Segment Start: DATA FOR REVIEW
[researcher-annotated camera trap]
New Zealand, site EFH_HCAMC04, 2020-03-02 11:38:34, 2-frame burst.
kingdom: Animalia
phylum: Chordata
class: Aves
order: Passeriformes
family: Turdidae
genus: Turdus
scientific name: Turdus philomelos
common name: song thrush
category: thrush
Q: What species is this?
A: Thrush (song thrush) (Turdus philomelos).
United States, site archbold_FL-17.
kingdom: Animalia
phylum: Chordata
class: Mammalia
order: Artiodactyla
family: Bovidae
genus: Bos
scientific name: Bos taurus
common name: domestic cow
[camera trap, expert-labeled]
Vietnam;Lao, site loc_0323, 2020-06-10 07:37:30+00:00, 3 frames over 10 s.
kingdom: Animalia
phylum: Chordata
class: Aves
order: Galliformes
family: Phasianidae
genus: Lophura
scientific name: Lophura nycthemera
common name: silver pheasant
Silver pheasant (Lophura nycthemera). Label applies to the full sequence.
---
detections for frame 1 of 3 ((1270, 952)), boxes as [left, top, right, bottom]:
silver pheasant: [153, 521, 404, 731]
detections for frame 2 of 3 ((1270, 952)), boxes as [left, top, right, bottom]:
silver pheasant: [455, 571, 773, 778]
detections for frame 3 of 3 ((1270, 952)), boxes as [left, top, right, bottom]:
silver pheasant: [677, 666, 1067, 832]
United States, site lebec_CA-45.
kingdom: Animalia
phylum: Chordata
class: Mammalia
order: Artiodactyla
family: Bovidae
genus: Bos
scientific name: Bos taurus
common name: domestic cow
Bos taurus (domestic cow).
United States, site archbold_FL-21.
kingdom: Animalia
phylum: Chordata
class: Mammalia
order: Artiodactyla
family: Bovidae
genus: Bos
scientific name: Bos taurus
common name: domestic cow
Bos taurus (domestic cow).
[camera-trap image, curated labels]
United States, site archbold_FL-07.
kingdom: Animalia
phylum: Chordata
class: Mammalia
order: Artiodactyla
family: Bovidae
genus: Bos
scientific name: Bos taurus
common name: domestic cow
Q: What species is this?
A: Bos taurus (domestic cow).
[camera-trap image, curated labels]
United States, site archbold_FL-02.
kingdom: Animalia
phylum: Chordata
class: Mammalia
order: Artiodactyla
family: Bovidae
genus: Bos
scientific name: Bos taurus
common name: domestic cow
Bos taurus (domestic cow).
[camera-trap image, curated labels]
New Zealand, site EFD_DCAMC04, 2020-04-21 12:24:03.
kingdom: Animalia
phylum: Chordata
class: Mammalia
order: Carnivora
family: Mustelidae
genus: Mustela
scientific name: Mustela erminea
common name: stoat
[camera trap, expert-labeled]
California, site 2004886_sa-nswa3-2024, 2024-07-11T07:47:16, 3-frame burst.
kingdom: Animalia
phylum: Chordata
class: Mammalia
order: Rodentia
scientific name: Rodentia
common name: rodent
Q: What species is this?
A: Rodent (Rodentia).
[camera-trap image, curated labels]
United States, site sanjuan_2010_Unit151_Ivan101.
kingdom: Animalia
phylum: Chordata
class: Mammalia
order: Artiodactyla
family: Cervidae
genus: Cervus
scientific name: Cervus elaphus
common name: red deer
Segment End: DATA FOR REVIEW
> _WORK TO BE COMPLETED_
Exactly the lines from the one holding "detections for frame 2" to the final line of the listing, both included, must make up the answer.

> _ANSWER TO THE PROBLEM_
detections for frame 2 of 3 ((1270, 952)), boxes as [left, top, right, bottom]:
silver pheasant: [455, 571, 773, 778]
detections for frame 3 of 3 ((1270, 952)), boxes as [left, top, right, bottom]:
silver pheasant: [677, 666, 1067, 832]
United States, site lebec_CA-45.
kingdom: Animalia
phylum: Chordata
class: Mammalia
order: Artiodactyla
family: Bovidae
genus: Bos
scientific name: Bos taurus
common name: domestic cow
Bos taurus (domestic cow).
United States, site archbold_FL-21.
kingdom: Animalia
phylum: Chordata
class: Mammalia
order: Artiodactyla
family: Bovidae
genus: Bos
scientific name: Bos taurus
common name: domestic cow
Bos taurus (domestic cow).
[camera-trap image, curated labels]
United States, site archbold_FL-07.
kingdom: Animalia
phylum: Chordata
class: Mammalia
order: Artiodactyla
family: Bovidae
genus: Bos
scientific name: Bos taurus
common name: domestic cow
Q: What species is this?
A: Bos taurus (domestic cow).
[camera-trap image, curated labels]
United States, site archbold_FL-02.
kingdom: Animalia
phylum: Chordata
class: Mammalia
order: Artiodactyla
family: Bovidae
genus: Bos
scientific name: Bos taurus
common name: domestic cow
Bos taurus (domestic cow).
[camera-trap image, curated labels]
New Zealand, site EFD_DCAMC04, 2020-04-21 12:24:03.
kingdom: Animalia
phylum: Chordata
class: Mammalia
order: Carnivora
family: Mustelidae
genus: Mustela
scientific name: Mustela erminea
common name: stoat
[camera trap, expert-labeled]
California, site 2004886_sa-nswa3-2024, 2024-07-11T07:47:16, 3-frame burst.
kingdom: Animalia
phylum: Chordata
class: Mammalia
order: Rodentia
scientific name: Rodentia
common name: rodent
Q: What species is this?
A: Rodent (Rodentia).
[camera-trap image, curated labels]
United States, site sanjuan_2010_Unit151_Ivan101.
kingdom: Animalia
phylum: Chordata
class: Mammalia
order: Artiodactyla
family: Cervidae
genus: Cervus
scientific name: Cervus elaphus
common name: red deer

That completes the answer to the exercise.